Bottom line is, I have always been very sensitive to the quality of the music, and the higher the quality, the more I connect with it. That's one reason I am a System Builder, beyond being a music lover. 


I think sonas faber does some systems in Ferrari, when I win the lotto I'll get one and get back on how it sounds. 
We are going off on tangent....
Its not about Ferraris or Sonus Fabers etc ....
It an old classic car radio that produces a haunting piece of music in a way no high end system can.  Yes we can include enviroment...but its that "X" factor in the sound that is just so complete and satisfying from that old car radio and what was coming thru it.
@douglas_schroeder +1 but I must remain in the camp of music first, without it, you don't need the system building. Enjoy the music
Less to distract you on an am radio. You mostly just hear the beat and maybe the vocals. No details to distract you from that catchy pop tune. A lot of pop stuff these days is little more than that anyway in order to serve up a least common denominator product that might appeal to ever more diverse listeners.
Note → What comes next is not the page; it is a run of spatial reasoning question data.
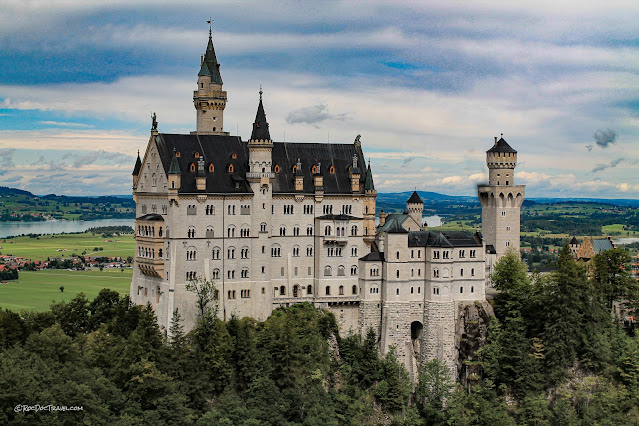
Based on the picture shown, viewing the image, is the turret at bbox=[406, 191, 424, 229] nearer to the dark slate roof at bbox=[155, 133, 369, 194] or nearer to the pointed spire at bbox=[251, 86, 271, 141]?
the dark slate roof at bbox=[155, 133, 369, 194]

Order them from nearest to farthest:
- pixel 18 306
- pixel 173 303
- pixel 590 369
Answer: pixel 173 303
pixel 590 369
pixel 18 306

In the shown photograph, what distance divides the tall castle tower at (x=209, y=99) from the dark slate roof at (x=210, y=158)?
6087 mm

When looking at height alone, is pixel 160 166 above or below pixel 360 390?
above

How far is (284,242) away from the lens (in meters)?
101

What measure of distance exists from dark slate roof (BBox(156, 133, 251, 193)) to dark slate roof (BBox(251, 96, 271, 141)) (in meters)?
2.86

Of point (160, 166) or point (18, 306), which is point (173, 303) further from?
point (18, 306)

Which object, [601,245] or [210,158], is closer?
[210,158]

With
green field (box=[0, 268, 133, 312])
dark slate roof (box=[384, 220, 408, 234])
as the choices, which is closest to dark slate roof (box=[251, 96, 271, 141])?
dark slate roof (box=[384, 220, 408, 234])

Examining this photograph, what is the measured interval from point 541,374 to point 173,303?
40.3 meters

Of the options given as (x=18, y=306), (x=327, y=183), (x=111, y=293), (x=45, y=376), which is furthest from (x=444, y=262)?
(x=18, y=306)

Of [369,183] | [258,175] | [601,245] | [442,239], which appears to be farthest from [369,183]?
[601,245]

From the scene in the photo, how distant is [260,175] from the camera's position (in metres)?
98.6

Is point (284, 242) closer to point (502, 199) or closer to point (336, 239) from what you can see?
point (336, 239)

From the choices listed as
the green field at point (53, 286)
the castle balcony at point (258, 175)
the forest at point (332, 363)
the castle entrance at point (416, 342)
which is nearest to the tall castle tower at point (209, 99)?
the castle balcony at point (258, 175)
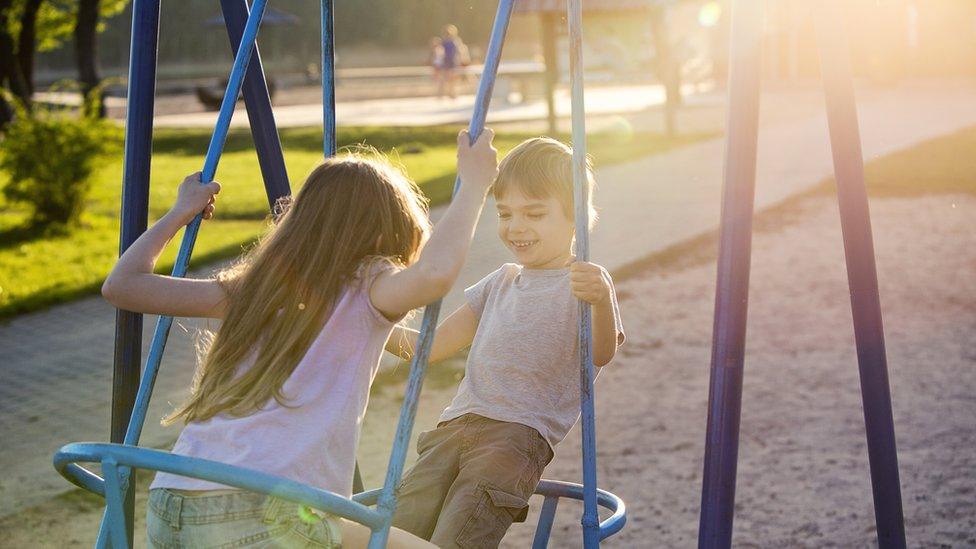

On a related note one of my favorite things to always check out is well crafted oldie tunes one probably never heard reproduced well back in the day. Nowadays on my good hifi it’s yowsa!

I streamed the old tune “Early in the Morning” by Vanity Fare on my setup the other day off Spotify and even there at less than CD quality Resolution I was amazed at all I had never heard in that tune before like the harpsichord that sounds like something from Chandos or some other high quality classical recording label.
Maybe it boils down to expectations. What kind of expectations do you have from a cheap car radio vs. your He-Man rig.... just sayin.
No expectations.  I just think its the scale of the music from a simple car AM radio that creates MoJo.  Sometimes less air and dimension in sound is a plus.. That is why many high end systems fail at playing the Rock Genre for example.

When ypu click next trying to listen to song you really like and you know you have heard it before on a system supposedly way down in class...your system has failed you. If it starts dictating what music you listen to well in my opinion its time to sell it.
I see the words “sometimes” and “haunting piece of music.” We’re talking about the 1% here. Probably less. Oh, what about FM?